Cancer J. 2006 Mar-Apr;12(2):123-9.

Abstract

UNLABELLED

Recent prospective randomized trials have shown concurrent chemoradiotherapy improves locoregional control in postoperative patients with squamous cell carcinoma of the head and neck using cisplatin-based regimes. This report presents data pooled from three randomized trials employing mitomycin, selecting those patients treated postoperatively, to evaluate the long-term benefit of mitomycin in the postoperative setting and to compare these results with those of two other recently published randomized trials.

METHODS AND MATERIALS

Between 1980 and 1999, a total of 331 patients with squamous cell carcinoma of the head and neck from the three prospective trials were enrolled. Of the 205 postoperative patients in these trials, 103 were randomized to receive mitomycin and radiation, while 102 received radiation alone or radiation with porfiromycin in the third trial.
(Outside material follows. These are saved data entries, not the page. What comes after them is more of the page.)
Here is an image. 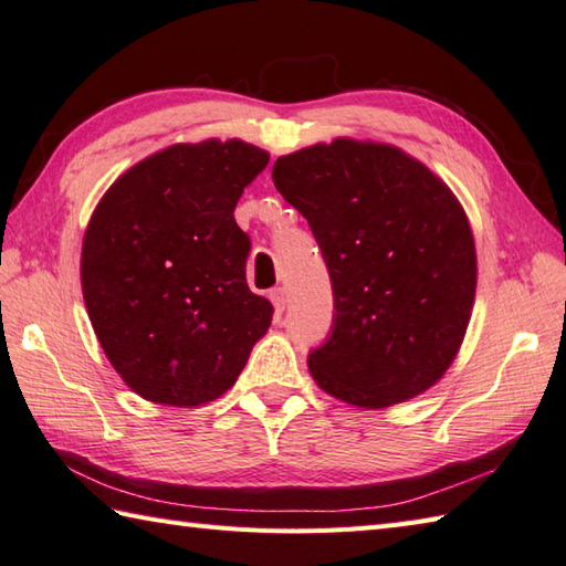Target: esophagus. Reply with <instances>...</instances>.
<instances>
[{
  "label": "esophagus",
  "instance_id": "1",
  "mask_svg": "<svg viewBox=\"0 0 566 566\" xmlns=\"http://www.w3.org/2000/svg\"><path fill=\"white\" fill-rule=\"evenodd\" d=\"M271 303L275 307V313H283L285 303H287V295H285L283 287H273V291H271Z\"/></svg>",
  "mask_w": 566,
  "mask_h": 566
}]
</instances>
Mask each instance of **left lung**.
Wrapping results in <instances>:
<instances>
[{"instance_id": "1", "label": "left lung", "mask_w": 566, "mask_h": 566, "mask_svg": "<svg viewBox=\"0 0 566 566\" xmlns=\"http://www.w3.org/2000/svg\"><path fill=\"white\" fill-rule=\"evenodd\" d=\"M273 182L325 253L334 327L307 356L315 384L380 410L452 366L476 297V244L457 195L384 142L337 136L281 156Z\"/></svg>"}]
</instances>
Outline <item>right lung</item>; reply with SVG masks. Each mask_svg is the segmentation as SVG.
Wrapping results in <instances>:
<instances>
[{
	"mask_svg": "<svg viewBox=\"0 0 566 566\" xmlns=\"http://www.w3.org/2000/svg\"><path fill=\"white\" fill-rule=\"evenodd\" d=\"M269 158L241 138L172 144L124 170L92 212L85 307L114 371L144 400H217L269 332L273 305L249 291V237L234 219Z\"/></svg>",
	"mask_w": 566,
	"mask_h": 566,
	"instance_id": "obj_1",
	"label": "right lung"
}]
</instances>
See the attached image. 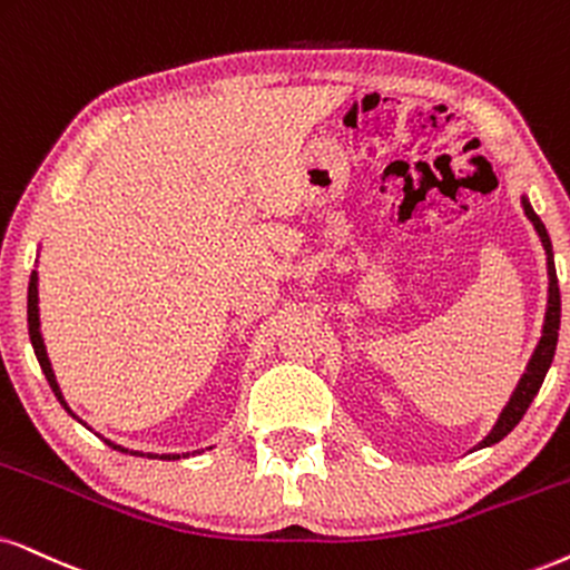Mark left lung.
<instances>
[{
    "label": "left lung",
    "instance_id": "8db88e82",
    "mask_svg": "<svg viewBox=\"0 0 570 570\" xmlns=\"http://www.w3.org/2000/svg\"><path fill=\"white\" fill-rule=\"evenodd\" d=\"M523 213L525 218L534 223L539 239H542V247L547 252V273H550V297H547V315H544V331H542V338H539L534 355L529 360V368H525L523 379L518 381L513 397H510L508 407L502 410L500 421L494 423V429L489 431V436L481 442L476 450L481 446H489L494 442H500V439H505L510 431L518 426V421H521L525 410H529L531 400L537 397L539 386H542V381L547 376V371H550L552 365V357H554V347H558V331H560V289H558V273H554V261H552V242L550 236H547V228L544 223L539 220V215L534 213V207L529 205V199L523 197Z\"/></svg>",
    "mask_w": 570,
    "mask_h": 570
}]
</instances>
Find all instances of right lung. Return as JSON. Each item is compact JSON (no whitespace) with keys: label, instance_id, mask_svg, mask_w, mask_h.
I'll return each instance as SVG.
<instances>
[{"label":"right lung","instance_id":"add662e5","mask_svg":"<svg viewBox=\"0 0 570 570\" xmlns=\"http://www.w3.org/2000/svg\"><path fill=\"white\" fill-rule=\"evenodd\" d=\"M28 334H31L33 352H36V357H39V365H41V371H45L49 386H52L55 397L65 405L60 386H57V381H55V371H52V365H49V357H47V350H45V338H41V331H39V276H36V271L31 273V281H28ZM65 410L70 413L68 405H65ZM70 415H73V413H70ZM107 444H110L112 450L126 452L124 446H118L112 442H107ZM134 455H139V452H134ZM149 458H155V455H149ZM170 458L178 460V455H163V460H170Z\"/></svg>","mask_w":570,"mask_h":570}]
</instances>
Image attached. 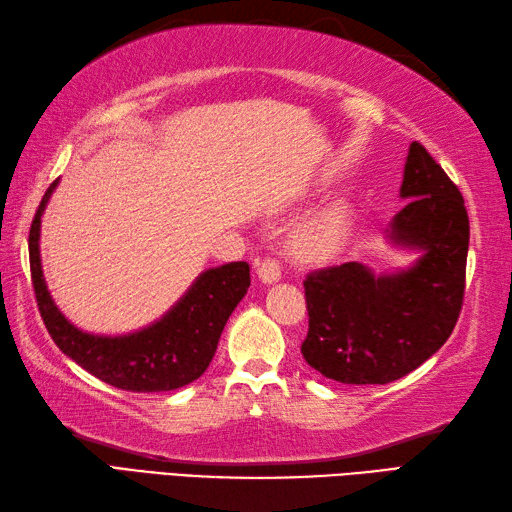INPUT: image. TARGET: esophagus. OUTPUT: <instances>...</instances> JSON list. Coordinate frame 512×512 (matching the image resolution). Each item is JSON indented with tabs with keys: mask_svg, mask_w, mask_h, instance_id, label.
<instances>
[{
	"mask_svg": "<svg viewBox=\"0 0 512 512\" xmlns=\"http://www.w3.org/2000/svg\"><path fill=\"white\" fill-rule=\"evenodd\" d=\"M258 278L260 282H265V285H276V282L282 278V269L278 260L274 258L263 260V263L258 265Z\"/></svg>",
	"mask_w": 512,
	"mask_h": 512,
	"instance_id": "34e87169",
	"label": "esophagus"
}]
</instances>
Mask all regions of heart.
<instances>
[{
	"instance_id": "heart-1",
	"label": "heart",
	"mask_w": 512,
	"mask_h": 512,
	"mask_svg": "<svg viewBox=\"0 0 512 512\" xmlns=\"http://www.w3.org/2000/svg\"><path fill=\"white\" fill-rule=\"evenodd\" d=\"M350 230L348 212L342 206H328L304 219L291 234V252L304 263H326L339 254Z\"/></svg>"
}]
</instances>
Patients were treated with standard daily radiotherapy to a total median dose of 60 Gy over 47 days. Patients who were randomized to mitomycin C received 15 mg/m2 of the drug on days 5 and 47 (or last day).

RESULTS

The 5-year rate of locoregional control was higher in the mitomycin arms. There was no statistically significant difference in the rates of overall survival or distant metastasis. Patients had a lower percentage of high-risk factors in both arms of the study, compared with patients in the large prospective trials, including positive margins, two or more positive lymph nodes, or oropharynx primary tumors. The gains in locoregional control realized with mitomycin were similar to the improvements in the recently published randomized trials using platinum.

CONCLUSIONS

These results confirm significant gains in locoregional control using concurrent chemoradiotherapy in the postoperative setting for patients with squamous cell carcinoma of the head and neck. The lack of consensus over a benefit in the rates of overall survival and distant metastasis emphasizes the need for further prospective trials in the postoperative management of squamous cell carcinoma of the head and neck.

摘要

未标记

近期的前瞻性随机试验表明,采用基于顺铂的方案进行同步放化疗可提高头颈部鳞状细胞癌术后患者的局部区域控制率。本报告展示了三项采用丝裂霉素的随机试验汇总的数据,选取术后接受治疗的患者,以评估丝裂霉素在术后环境中的长期益处,并将这些结果与其他两项近期发表的随机试验结果进行比较。

方法与材料

1980年至1999年间,三项前瞻性试验中共纳入了331名头颈部鳞状细胞癌患者。在这些试验的205名术后患者中,103名被随机分配接受丝裂霉素和放疗,而在第三个试验中,102名患者单独接受放疗或接受与卟吩姆钠联合的放疗。患者接受标准的每日放疗,在47天内总中位剂量达到60 Gy。随机分配接受丝裂霉素C的患者在第5天和第47天(或最后一天)接受15 mg/m²的该药物治疗。

结果

丝裂霉素组的5年局部区域控制率更高。总生存率或远处转移率无统计学显著差异。与大型前瞻性试验中的患者相比,本研究两组患者的高危因素比例均较低,包括切缘阳性、两个或更多阳性淋巴结或口咽原发性肿瘤。丝裂霉素实现的局部区域控制改善与近期发表的使用铂类药物的随机试验中的改善相似。

结论

这些结果证实,对头颈部鳞状细胞癌术后患者采用同步放化疗可显著提高局部区域控制率。在总生存率和远处转移率方面缺乏益处的共识,强调了对头颈部鳞状细胞癌术后管理进行进一步前瞻性试验的必要性。